Most people will use this technology through a new version of the company’s ChatGPT chatbot, while businesses will incorporate it into a wide variety of systems, including business software and e-commerce websites.
The technology already drives the chatbot available to a limited number of people using Microsoft’s Bing search engine.
OpenAI’s progress has, within just a few months, landed the technology industry in one of its most unpredictable moments in decades.
Many industry leaders believe developments in AI represent a fundamental technological shift, as important as the creation of web browsers in the early 1990s.
Their rapid improvement has stunned computer scientists. GPT-4, which learns its skills by analysing huge amounts of data culled from the Internet, improves on what powered the original ChatGPT in several ways. It is more precise.
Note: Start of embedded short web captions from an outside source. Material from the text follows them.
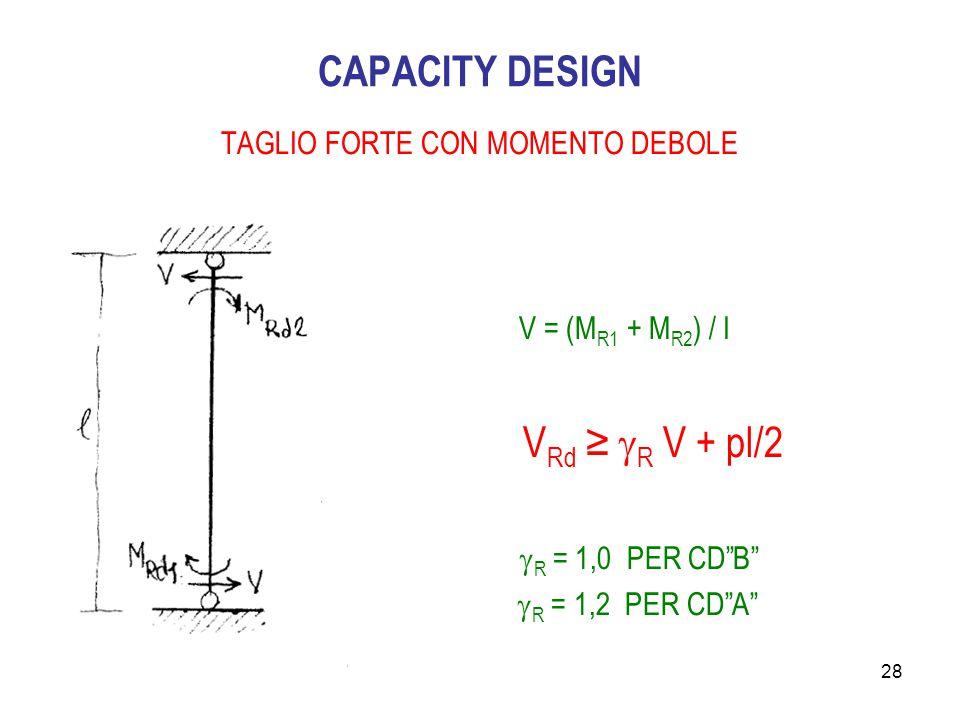 """28 CAPACITY DESIGN TAGLIO FORTE CON MOMENTO DEBOLE V = (M R1 + M R2 ) / l figura pilastro V Rd ≥  R V + pl/2  R = 1,0 PER CD""""B""""  R = 1,2 PER CD""""A"""""""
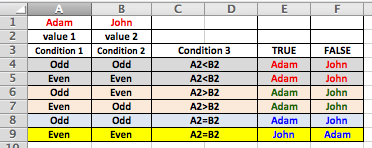 Excel multiple IF functions example from Ali, comment 713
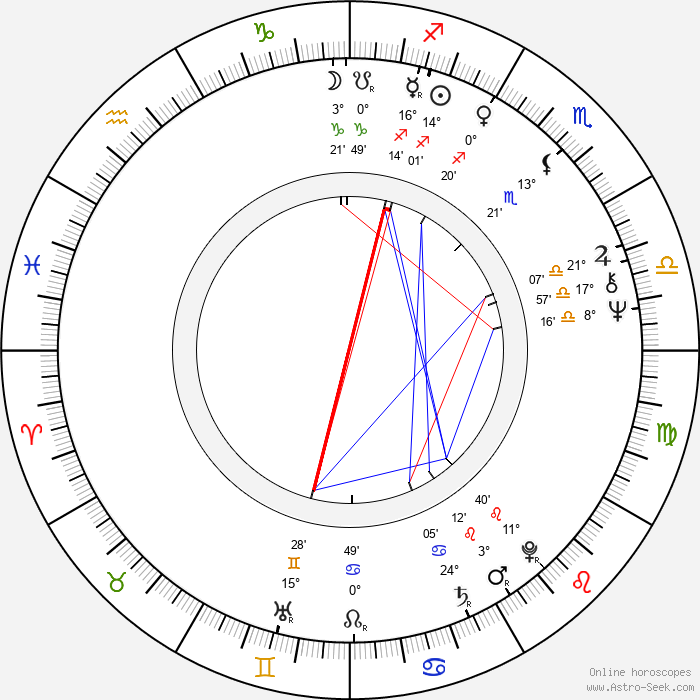 Shekhar Kapur - Birth horoscope chart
It can, for example, ace the Uniform Bar Exam, instantly calculate someone’s tax liability and provide detailed descriptions of images. But OpenAI’s new technology still has some of the strangely human-like shortcomings that have vexed industry insiders and unnerved people who have worked with the newest chatbots.
It is an expert on some subjects and a dilettante on others. It can do better on standardised tests than most people and offer precise medical advice to doctors, but it can also mess up basic arithmetic.
Companies that bet their futures on the technology may — at least for now — have to put up with imprecision, which was long taboo in an industry built from the ground up on the notion that computers are more exacting than their human creators.
“I don’t want to make it sound like we have solved reasoning or intelligence, which we certainly have not,” Sam Altman, OpenAI’s chief executive, said in an interview.
“But this is a big step forward from what is already out there.”
Other tech companies are likely to include GPT-4’s features in an array of products and services, including Microsoft’s software for performing business tasks and e-commerce sites that want to give customers new ways of virtually trying out their products.
A number of industry giants like Google and Facebook’s parent company, Meta, are also working on their own chatbots and AI technology.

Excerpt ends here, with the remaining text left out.